Looks-wise, the Craftwood Inn is still the same beauty it's always been: a steep curving sidewalk on the front lawn leading to an English Tudor-style dining room of dark wood and lamp light, which glints off crystal glasses set over blue tablecloths. In the room's center, the embossed copper fireplace emits a dull glow.
It's executive chef Tim Richardson, now three months into his tenure, and the things I discovered after dining — that the vegetables shone brighter than the meats, in a restaurant known for its carne — that are new.
And though I can't chalk it all up to the fact that Richardson, 24, is a vegetarian — after all, he says he still tastes all the entrées — it's hard to ignore. Consider that it turns out his favorite dish was my favorite: shells stuffed with Boursin cream cheese and covered in a romesco-like tomato and red pepper marinara so impactful there should still be a hole in my skull. It sang with savory tang and spice, and yanked my mouth in three different directions. Served in a medium, white ramekin with a layer of cheese baked over the top, that pasta could be eaten daily.
It came with three other exemplary items on the vegetarian du jour platter ($22), with items inspired by Richardson's opinion that the restaurant previously "half-assed" non-meat plates: a sticky jasmine rice cake covered with julienned teriyaki carrots and cucumbers; a plump roasted tomato almost bursting with hot juice, and stuffed with house mozzarella, white balsamic vinegar powder, and basil from the restaurant's backyard; and a pair of delicate triangles of spanokopita punched up with cinnamon, clove and Colorado pine nuts. With a glass of Kim Crawford Sauvignon Blanc ($11) — a world-class powerhouse of strawberries and grapefruit, served from a mini carafe — the meal set the bar high.

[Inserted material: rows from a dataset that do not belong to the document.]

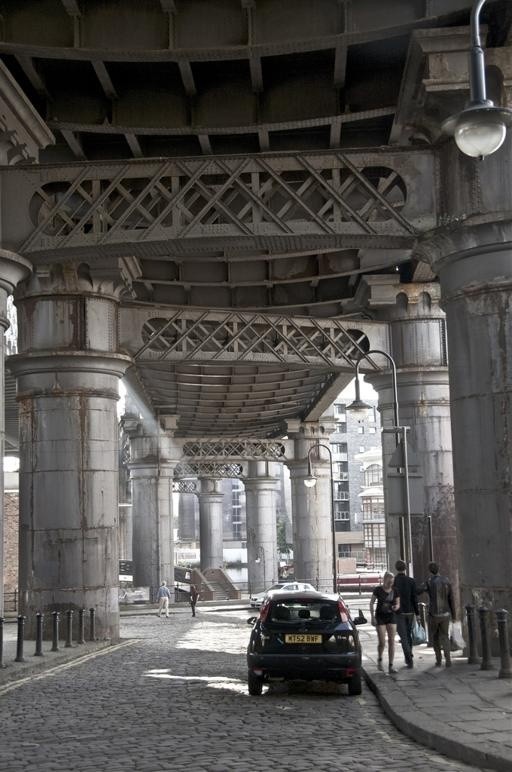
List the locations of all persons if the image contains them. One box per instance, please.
[188,584,200,617]
[391,558,418,671]
[368,571,401,671]
[416,561,455,668]
[156,580,171,618]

Too high, maybe. The lowest point came with the pork trio ($32), and its stuffed pork medallions — dotted with a bit of chorizo, the whole affair was dry and bland. Though the quietly seasoned fat of the pork belly did a lovely soft-on-soft thing with the mashed potatoes, the chewy boar ribs squeaked against the teeth, needed twice the sauce that came with them, and weren't half as good as the roasted tomato garnish.
Other middle-of-the-road dishes: an elk roulade ($12) featuring sometimes overdone, sometimes tender, and sometimes tasting-like-liver slices wrapped around jicama and house pickles; a crab and artichoke soup ($10) with a relatively new, house-made lobster stock that'll need more kick; and a wet pair of dark and dense duck legs ($29), that were advertised as a crispy "chef's selection" and leaned toward overcooked, but still paired pretty well with the muted sour of its buttery blueberry reduction.
A seafood trio ($16) was also up-and-down, with sweet meat-candy scallops and cinnamon-and-sugar curry prawns, but lame squares of marinated ahi tuna. The deep-red ostrich leg meat ($42), pounded thin, rolled in macadamia nuts, and layered over a black-cherry demi glace, was at times both plump and meaty, and stringy with connective tissue.
Desserts from pastry chef Meghan Reeves were complex charms each time, however: A "duet" of thick chocolate mousses ($10) framed by paper-thin wafers — one dark with piles of chili threads, the other white with candied jalapeños — was blissful, while a dense and creamy strawberry tarragon pyramid ($9), beside a pool of seeded strawberry sauce, was as beautiful as the patio on which it was polished off.